Joseph Muscat and Owen Bonnici do not acknowledge the existence of Repubblika, though they will have to respond to its challenge in Court on Monday.
They prefer instead to refer to the organisation’s lawyers — Jason Azzopardi and Simon Busuttil — when they respond to the accusation they are breaking their own promises of implementing the reforms demanded from the Venice Commission that is levelled at them by our new NGO.
Some people have passed the remark that hiring two PN MPs as lawyers, invites this sort of retort. That’s just because we live in a country of bipartisan bickering men-children, incapable of dealing with arguments and resorting instead to childish personal jibes.
Repubblika is wise enough to hire its lawyers on the basis of what it perceives are its best chances of success in the endeavours it undertakes and will not do the government the favour of choosing second-best in order to avoid Joseph Muscat’s inconsequential tu quoque.
The one Joseph Muscat produced yesterday is remarkable even by his standards. He said it is rich for Simon Busuttil and Jason Azzopardi to be part of this legal action demanding appropriate implementation of reforms in the selection of the judiciary when they had voted for the present system in 2016.
The idea is to make them look inconsistent, even bewilderingly confused.
Nothing sums it up more neatly than the Venice Commission’s very own analysis. The reforms of 2016 “were a step in the right direction”. There’s never a good reason to vote against “a step in the right direction”.
But, the Venice Commission said, that step is miles away from where Malta should be. In 2016 a Committee was set up to do some background checks on applicants to the judiciary and receive expressions of interest for these jobs from lawyers. That Committee did not exist before.
Is it a bad thing to have it? Clearly not. Should anyone have voted against having it? Clearly not.
But does having this Committee have the effect of guaranteeing judicial independence? Not in the slightest. The Prime Minister still gets to choose who gets appointed. The Committee doesn’t even get to rank or express a preference between any and all applicants who pass the very basic criteria that are pre-determined for them. And in any case, the Prime Minister can ignore the Committee.
There’s no independence there.
Incidentally, looking back at the Parliamentary debate in 2016 Jason Azzopardi argued very strongly that the reforms were nowhere near what was desirable. He argued forcefully for judicial independence in the selection of new judges and went as far as drafting a law himself providing for this. The government, of course, ignored it.
Simon Busuttil’s PN group then decided to vote for the changes — reluctantly — saying that just because the changes did not go anywhere near as far as they wished them to be was not a reason not to show some good faith and support the timid changes that were being made.
With the supreme benefit of hindsight, today I’d say I disagree. As an Opposition, I would have refused to support a government initiative intended to make it look like things were becoming more transparent when in fact the only effect would be that the secrecy and manipulation would continue under the guise of legitimacy.

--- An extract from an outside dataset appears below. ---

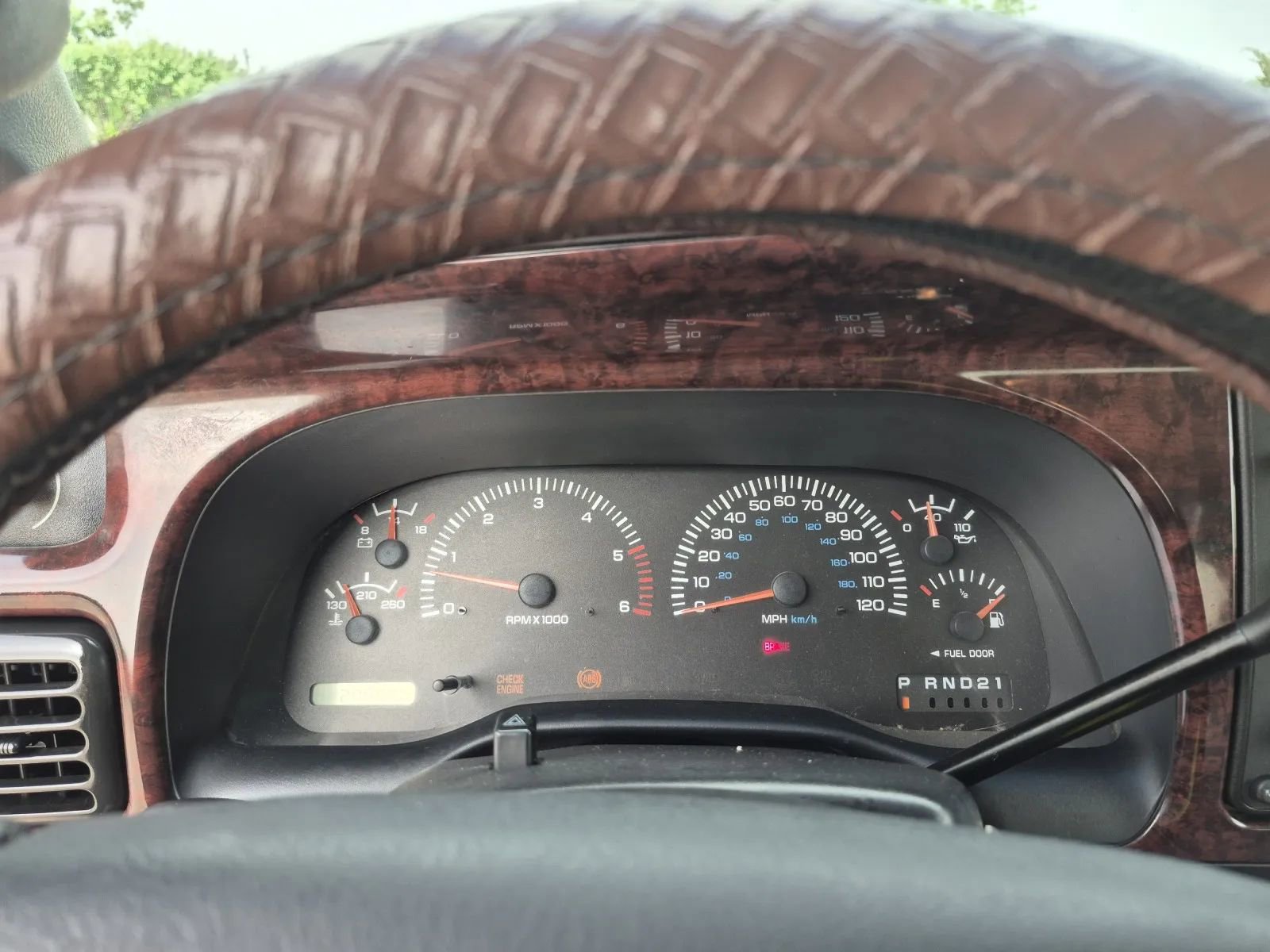 Used 1998 Dodge Ram 1500 Truck ST AWD/4WD image 28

Frankly, when that happens, something like the reforms of 2016 become a step in the wrong direction. They do not have any materially positive effect on democratic life and are instead used as a pretext to keep things unchanged.
Not unlike how they introduced whistleblower legislation in order to be able to say they now protect whistleblowers even as they persecute Jonathan Ferris and Maria Efimova into unemployment, exile, even prison.
That’s what Joseph Muscat did yesterday in reminding Repubblika’s lawyers that as Parliamentarians they voted for his 2016 changes. He used those changes to justify the continuation of a system that the Venice Commission has judged to be far short of what is expected of a democratic society.
They should not have been surprised. Anyone seeing the Prime Minister of a country cancelling his own afternoon commitments as well as ordering cancelled the commitments of the President, the Attorney General, the Justice Minister, the Acting Chief Justice and so many others in order to swear in 6 new members of the Judiciary to avoid having to respond with any material consequence to a court challenge of an NGO, would realise this is not a democratic society.
This is a tyranny governed by the whims of sun boy-king, a little Pu Yi who expects that what he leaves in his chamber pot is treated as holy relics.
No democratic leader would demonstrate such contempt for civil society as to respond to a legal challenge which they are funding and mobilising by bashing their lawyers with superficial sarcasm.
That will fly only so far in a courtroom, Mr Prime Minister.